• TASK DESCRIPTION
In the records below, the part to copy starts at the line containing "SPRAWOZDANIE Z DZIAŁALNOŚCI" and goes to the last line; output it exactly, without pictures.

• RECORD EXCERPTS
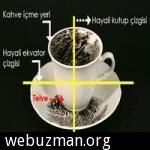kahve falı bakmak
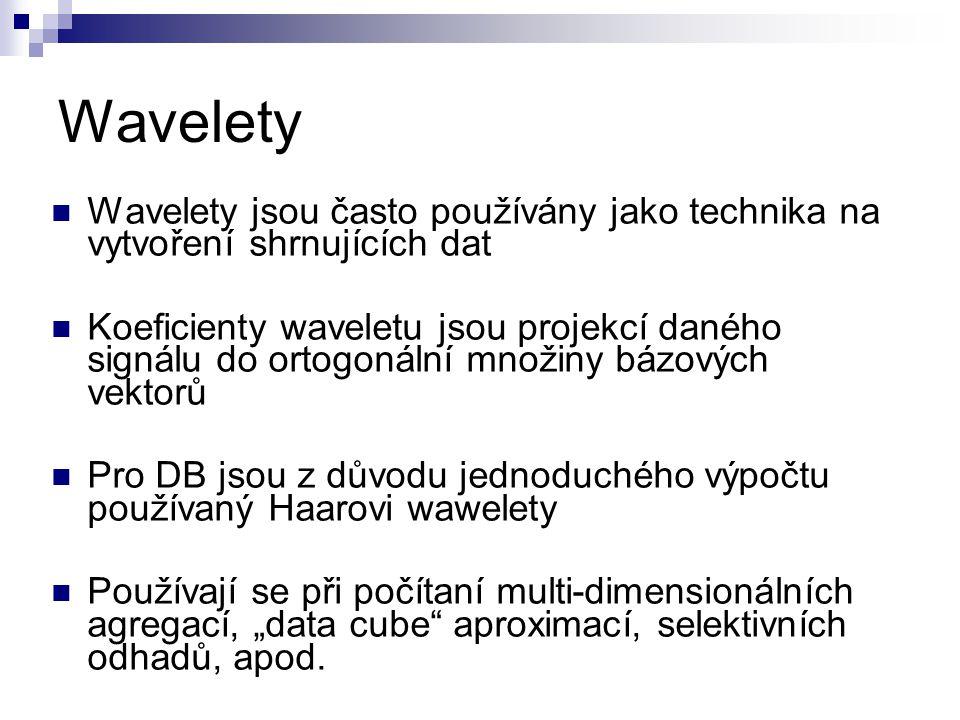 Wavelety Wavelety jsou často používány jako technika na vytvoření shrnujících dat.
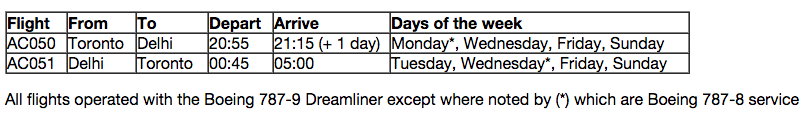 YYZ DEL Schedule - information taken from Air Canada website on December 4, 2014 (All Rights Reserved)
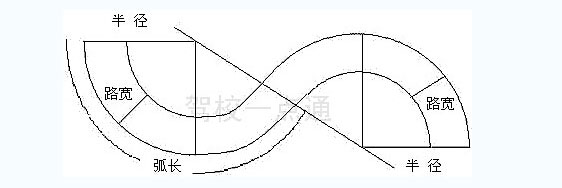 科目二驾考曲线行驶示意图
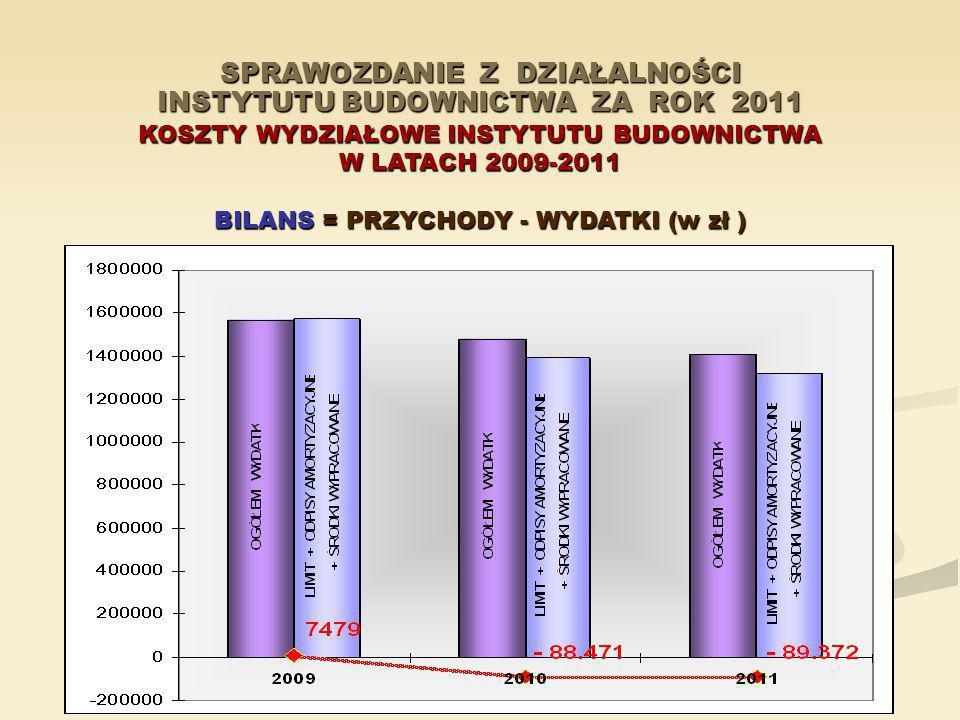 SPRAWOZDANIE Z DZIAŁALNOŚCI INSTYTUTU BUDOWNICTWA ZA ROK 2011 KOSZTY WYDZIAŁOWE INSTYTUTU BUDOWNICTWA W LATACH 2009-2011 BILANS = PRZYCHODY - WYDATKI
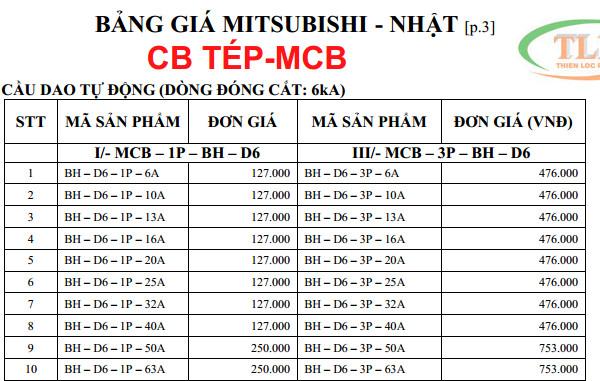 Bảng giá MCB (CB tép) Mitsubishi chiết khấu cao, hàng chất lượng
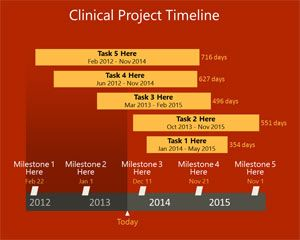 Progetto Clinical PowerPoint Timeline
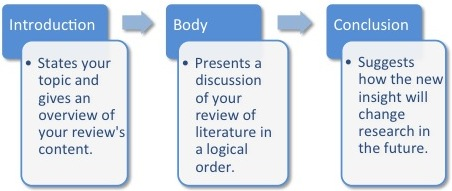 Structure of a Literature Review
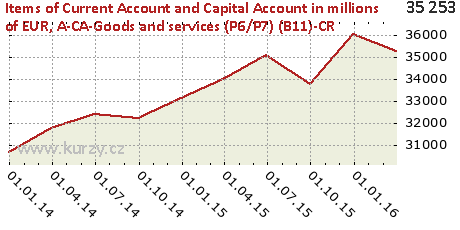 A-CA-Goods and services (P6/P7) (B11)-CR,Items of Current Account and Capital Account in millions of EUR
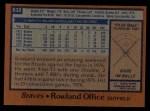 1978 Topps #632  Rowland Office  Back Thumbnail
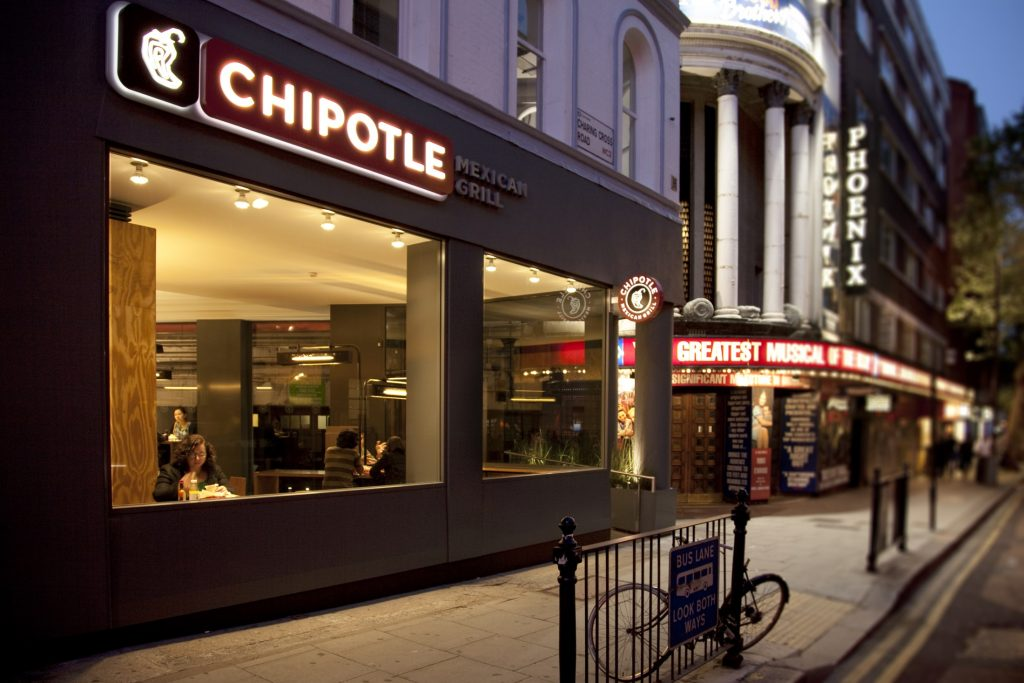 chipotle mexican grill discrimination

• ANSWER TO THIS TASK
 SPRAWOZDANIE Z DZIAŁALNOŚCI INSTYTUTU BUDOWNICTWA ZA ROK 2011 KOSZTY WYDZIAŁOWE INSTYTUTU BUDOWNICTWA W LATACH 2009-2011 BILANS = PRZYCHODY - WYDATKI
 Bảng giá MCB (CB tép) Mitsubishi chiết khấu cao, hàng chất lượng
 Progetto Clinical PowerPoint Timeline
 Structure of a Literature Review
 A-CA-Goods and services (P6/P7) (B11)-CR,Items of Current Account and Capital Account in millions of EUR
 1978 Topps #632  Rowland Office  Back Thumbnail
 chipotle mexican grill discrimination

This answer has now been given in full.